Aim 1: Convert the entries from the line containing "In this captured image, looking across" through the end of the entries, inclusive, into a Markdown table with the columns "Row" and "Line", omitting blank lines.

Excerpt:
— start —

Having become insolvent, MTGOX (Shibuya, Tokyo), which operated an exchange for the virtual currency bitcoin, filed with the Tokyo District Court on February 28 for civil rehabilitation proceedings.

No decision regarding the initiation of civil rehabilitation proceedings has been forthcoming from the Tokyo District Court during the three weeks since then. Such decisions regarding initiation are generally forthcoming within one to two weeks, but no decision has been issued yet, and so MTGOX has not even been able to approach the starting line for rehabilitation.

The new mystery

Amid these circumstances, some new facts have come to light through news reporting. These include the fact that a creditor’s representative filed a petition with the Tokyo District Court dated March 11, noting inexplicable post-insolvency developments at MTGOX. Appended to the petition were materials from the website COINSIGHT showing a bitcoin transaction history in which evidence was presented indicating transactions of at least 530,000 bitcoins at MTGOX from March 7 through 10.

The text includes this passage: “Requests regarding massive bitcoin withdrawals were made which should have been impossible for anyone other than those with special bitcoin exchange access rights, such as representatives (i.e., Mark Karpeles) of the rehabilitation debtor (MTGOX).” The amounts of these withdrawals are shown in the table in the reference materials below.

Appended to the petition were materials from the website COINSIGHT showing a bitcoin transaction history in which evidence was presented indicating transactions of at least 530,000 bitcoins at MTGOX from March 7 through 10.

— end —

Extracted entries:

— start —

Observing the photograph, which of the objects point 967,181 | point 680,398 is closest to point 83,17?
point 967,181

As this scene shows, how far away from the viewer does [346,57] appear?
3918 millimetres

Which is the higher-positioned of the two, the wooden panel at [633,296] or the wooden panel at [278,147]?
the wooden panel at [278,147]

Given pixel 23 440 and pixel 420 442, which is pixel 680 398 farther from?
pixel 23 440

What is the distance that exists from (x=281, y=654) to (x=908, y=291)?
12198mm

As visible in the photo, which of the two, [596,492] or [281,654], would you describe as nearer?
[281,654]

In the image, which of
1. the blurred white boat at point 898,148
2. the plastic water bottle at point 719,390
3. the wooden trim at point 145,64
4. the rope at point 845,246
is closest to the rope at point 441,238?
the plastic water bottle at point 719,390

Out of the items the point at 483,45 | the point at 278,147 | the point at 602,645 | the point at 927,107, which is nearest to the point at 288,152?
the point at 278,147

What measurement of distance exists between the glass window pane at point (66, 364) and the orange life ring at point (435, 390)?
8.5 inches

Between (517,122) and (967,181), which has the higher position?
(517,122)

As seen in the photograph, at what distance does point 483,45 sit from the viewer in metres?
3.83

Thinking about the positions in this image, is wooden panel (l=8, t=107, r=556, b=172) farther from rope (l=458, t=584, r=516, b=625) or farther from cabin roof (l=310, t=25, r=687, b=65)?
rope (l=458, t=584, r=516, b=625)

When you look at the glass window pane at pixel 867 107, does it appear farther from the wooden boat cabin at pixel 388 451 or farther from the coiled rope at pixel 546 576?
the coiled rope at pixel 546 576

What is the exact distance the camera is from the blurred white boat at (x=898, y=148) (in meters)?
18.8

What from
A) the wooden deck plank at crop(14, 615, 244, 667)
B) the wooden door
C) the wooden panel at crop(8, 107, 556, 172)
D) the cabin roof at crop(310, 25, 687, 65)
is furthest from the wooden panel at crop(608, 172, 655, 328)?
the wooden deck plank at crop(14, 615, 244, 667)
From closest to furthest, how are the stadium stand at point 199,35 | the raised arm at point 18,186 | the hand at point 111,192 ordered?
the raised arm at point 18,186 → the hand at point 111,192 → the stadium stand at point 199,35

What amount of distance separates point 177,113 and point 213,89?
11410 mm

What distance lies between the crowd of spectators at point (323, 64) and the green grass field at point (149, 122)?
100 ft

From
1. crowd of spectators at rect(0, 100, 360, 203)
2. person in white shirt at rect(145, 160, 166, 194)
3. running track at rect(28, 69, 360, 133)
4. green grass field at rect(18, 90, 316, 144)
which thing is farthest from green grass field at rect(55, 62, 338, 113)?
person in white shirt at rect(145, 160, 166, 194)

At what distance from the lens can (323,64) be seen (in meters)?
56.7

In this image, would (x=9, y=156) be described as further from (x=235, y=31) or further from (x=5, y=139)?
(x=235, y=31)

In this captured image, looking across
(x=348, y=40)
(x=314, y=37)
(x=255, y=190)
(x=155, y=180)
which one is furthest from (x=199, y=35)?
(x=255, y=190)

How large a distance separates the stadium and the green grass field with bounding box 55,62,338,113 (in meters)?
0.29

— end —

Aim 2: According to the excerpt on MTGOX, why has MTGOX not yet been able to approach the starting line for rehabilitation? Answer in one to three sentences.

Final result 1:
| Row | Line |
|---|---|
| 1 | In this captured image, looking across |
| 2 | (x=348, y=40) |
| 3 | (x=314, y=37) |
| 4 | (x=255, y=190) |
| 5 | (x=155, y=180) |
| 6 | which one is furthest from (x=199, y=35)? |
| 7 | (x=255, y=190) |
| 8 | How large a distance separates the stadium and the green grass field with bounding box 55,62,338,113 (in meters)? |
| 9 | 0.29 |

Final result 2: The Tokyo District Court has not yet issued a decision on initiating civil rehabilitation proceedings. Three weeks have passed since the February 28 filing, although such decisions generally come within one to two weeks.